Track one is filled with sincere ideals, and assumes that other people are
telling the truth most of the time, and have good intentions. Politicians use
that track to talk to people about their problems, "feel their pain" and so
on. This track allows them to gain support and become popular enough to win
elections (or gain popularity in whatever circumstance).

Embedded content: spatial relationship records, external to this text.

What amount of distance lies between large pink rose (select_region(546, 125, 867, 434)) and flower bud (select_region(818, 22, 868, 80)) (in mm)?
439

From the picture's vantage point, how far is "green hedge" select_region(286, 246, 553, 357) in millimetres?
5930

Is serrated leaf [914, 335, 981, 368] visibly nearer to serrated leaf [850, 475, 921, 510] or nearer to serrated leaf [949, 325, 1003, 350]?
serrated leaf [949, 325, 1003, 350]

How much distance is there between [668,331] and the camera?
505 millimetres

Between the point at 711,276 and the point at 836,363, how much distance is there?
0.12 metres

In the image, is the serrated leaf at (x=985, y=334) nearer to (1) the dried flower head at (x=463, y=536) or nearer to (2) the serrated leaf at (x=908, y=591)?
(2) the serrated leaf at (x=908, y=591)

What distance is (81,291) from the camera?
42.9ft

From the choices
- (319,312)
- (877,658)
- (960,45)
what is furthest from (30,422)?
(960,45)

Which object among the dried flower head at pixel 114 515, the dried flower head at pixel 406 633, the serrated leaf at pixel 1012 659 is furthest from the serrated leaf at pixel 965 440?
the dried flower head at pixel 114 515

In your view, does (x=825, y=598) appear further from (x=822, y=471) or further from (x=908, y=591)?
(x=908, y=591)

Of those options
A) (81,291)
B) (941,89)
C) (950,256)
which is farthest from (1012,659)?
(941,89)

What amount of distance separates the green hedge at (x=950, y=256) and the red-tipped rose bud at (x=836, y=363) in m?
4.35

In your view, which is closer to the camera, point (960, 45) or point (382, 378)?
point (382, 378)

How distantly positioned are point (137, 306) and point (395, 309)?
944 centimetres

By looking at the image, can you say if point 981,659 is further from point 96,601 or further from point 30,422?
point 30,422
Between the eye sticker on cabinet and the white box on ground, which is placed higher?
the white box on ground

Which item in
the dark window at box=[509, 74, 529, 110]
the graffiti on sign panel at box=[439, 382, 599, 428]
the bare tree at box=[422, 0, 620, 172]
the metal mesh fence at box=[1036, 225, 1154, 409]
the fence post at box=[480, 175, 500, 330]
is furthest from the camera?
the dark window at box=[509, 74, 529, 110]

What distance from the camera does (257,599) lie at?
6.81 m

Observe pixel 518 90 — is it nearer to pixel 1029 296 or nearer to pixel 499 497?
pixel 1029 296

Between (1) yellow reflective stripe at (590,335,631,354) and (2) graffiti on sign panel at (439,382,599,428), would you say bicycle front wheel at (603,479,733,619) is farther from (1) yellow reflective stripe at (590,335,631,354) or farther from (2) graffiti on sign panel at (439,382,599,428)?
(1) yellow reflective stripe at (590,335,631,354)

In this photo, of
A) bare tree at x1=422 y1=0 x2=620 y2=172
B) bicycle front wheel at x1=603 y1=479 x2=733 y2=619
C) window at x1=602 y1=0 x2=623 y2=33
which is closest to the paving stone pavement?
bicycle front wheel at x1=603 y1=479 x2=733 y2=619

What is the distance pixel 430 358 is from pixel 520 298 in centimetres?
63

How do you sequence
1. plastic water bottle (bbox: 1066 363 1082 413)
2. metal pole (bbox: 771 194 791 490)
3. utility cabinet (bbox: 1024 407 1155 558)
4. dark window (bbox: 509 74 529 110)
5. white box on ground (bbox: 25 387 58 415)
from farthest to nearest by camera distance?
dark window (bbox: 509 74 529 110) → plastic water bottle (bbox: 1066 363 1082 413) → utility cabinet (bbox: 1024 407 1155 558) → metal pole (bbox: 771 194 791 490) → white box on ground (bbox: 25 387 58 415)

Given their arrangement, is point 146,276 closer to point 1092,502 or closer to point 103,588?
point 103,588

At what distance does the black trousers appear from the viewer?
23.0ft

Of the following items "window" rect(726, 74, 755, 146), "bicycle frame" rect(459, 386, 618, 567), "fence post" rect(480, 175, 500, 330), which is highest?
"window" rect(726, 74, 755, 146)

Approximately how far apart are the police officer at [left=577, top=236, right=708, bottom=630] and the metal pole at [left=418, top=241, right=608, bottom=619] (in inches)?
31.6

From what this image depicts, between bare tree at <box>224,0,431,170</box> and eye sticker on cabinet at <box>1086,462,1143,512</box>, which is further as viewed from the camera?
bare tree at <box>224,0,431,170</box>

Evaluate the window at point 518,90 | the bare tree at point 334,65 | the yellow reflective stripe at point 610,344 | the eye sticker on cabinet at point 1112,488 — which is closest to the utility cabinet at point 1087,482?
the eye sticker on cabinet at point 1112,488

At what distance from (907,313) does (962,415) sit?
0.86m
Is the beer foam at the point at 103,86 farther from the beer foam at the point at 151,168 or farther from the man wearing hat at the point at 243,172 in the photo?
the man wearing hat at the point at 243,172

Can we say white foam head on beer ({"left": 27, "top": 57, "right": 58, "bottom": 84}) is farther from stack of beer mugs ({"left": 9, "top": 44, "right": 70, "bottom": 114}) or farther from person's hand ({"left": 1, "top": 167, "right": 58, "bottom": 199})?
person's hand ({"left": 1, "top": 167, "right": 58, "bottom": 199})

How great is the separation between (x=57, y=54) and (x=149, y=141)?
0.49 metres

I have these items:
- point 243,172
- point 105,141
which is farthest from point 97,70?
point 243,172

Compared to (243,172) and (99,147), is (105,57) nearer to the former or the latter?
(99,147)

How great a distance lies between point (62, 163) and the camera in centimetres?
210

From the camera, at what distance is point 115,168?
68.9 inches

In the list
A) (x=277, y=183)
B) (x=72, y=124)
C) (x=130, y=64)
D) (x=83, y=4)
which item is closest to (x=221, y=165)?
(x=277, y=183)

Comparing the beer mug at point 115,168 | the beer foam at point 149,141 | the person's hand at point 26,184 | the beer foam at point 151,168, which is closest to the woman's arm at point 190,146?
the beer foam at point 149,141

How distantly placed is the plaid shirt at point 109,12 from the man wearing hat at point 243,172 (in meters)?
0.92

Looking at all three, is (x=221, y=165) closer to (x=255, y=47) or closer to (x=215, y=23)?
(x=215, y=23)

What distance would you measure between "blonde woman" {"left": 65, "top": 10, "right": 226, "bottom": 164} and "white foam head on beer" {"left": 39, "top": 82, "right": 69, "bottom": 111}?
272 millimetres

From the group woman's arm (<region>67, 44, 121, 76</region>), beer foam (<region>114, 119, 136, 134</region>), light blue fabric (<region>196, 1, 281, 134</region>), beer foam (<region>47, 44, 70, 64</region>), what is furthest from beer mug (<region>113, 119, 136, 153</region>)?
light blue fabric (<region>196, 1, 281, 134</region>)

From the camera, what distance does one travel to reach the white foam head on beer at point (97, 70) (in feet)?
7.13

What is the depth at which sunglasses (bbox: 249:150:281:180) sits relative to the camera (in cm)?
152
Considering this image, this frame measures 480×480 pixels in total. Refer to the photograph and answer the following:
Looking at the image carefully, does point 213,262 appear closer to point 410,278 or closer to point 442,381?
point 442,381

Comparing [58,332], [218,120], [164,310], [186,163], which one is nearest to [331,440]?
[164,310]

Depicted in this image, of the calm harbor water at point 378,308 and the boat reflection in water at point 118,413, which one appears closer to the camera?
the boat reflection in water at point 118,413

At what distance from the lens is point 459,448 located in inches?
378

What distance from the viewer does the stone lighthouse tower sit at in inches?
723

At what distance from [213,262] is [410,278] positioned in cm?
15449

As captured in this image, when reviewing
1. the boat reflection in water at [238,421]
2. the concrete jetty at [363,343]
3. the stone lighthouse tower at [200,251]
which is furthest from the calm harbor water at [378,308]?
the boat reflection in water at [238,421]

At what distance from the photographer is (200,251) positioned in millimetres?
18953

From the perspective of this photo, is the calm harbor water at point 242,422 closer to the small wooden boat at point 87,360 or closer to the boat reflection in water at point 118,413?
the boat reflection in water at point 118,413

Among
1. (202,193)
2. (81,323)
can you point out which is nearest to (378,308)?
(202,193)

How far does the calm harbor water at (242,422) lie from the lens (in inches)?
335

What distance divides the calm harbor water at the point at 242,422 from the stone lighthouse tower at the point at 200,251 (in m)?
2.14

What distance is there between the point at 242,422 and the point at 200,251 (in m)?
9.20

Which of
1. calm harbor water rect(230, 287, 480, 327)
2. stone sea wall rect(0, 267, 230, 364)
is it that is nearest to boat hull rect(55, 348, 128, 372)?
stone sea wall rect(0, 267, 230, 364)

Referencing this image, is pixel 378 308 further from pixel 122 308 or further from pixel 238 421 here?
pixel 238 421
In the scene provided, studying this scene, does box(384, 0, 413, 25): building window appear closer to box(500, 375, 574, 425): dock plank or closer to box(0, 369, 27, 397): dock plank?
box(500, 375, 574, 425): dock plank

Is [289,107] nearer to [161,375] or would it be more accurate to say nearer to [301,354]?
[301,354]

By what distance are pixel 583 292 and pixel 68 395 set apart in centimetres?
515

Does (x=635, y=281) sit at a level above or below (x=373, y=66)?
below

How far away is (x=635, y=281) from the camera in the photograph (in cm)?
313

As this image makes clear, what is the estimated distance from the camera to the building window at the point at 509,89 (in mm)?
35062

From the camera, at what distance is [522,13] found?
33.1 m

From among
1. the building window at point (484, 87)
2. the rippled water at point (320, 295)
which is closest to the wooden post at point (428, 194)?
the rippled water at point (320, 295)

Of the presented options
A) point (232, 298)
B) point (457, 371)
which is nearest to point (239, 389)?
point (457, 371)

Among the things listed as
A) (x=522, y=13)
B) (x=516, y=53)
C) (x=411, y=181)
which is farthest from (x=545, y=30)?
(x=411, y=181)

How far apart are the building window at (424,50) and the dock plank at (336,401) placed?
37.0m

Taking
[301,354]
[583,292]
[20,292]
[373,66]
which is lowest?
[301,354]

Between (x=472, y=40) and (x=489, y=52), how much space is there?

Track two is strictly Machiavellian game theory to the max. Everyone is a two-
faced, scheming bastard (including the politician thinking this way). Ends
always justify means. Most situations are zero-sum games, with a winner and a
loser. If you have more knowledge than the other guy, you will be the winner,
and they are the loser. This is how the world works, and all blatherings to
the contrary are just the attempts of other cynical bastards to try to make
you the sucker. This is the track they use when they want to get something
done (other than gain popularity).

Political types can switch between these two tracks seamlessly, in an instant.
They can almost think along them both simultaneously. They feel no hypocrisy
thinking both ways -- to them it's apples and oranges. You use the right tool
for the job at hand -- what's the problem with that? It's purely rational.

Unfortunately for most of us (or fortunately, you decide), this two-track
thinking is unnatural at best, or just flat out impossible to achieve. But to
those few who seem to have the gift, it's just second nature.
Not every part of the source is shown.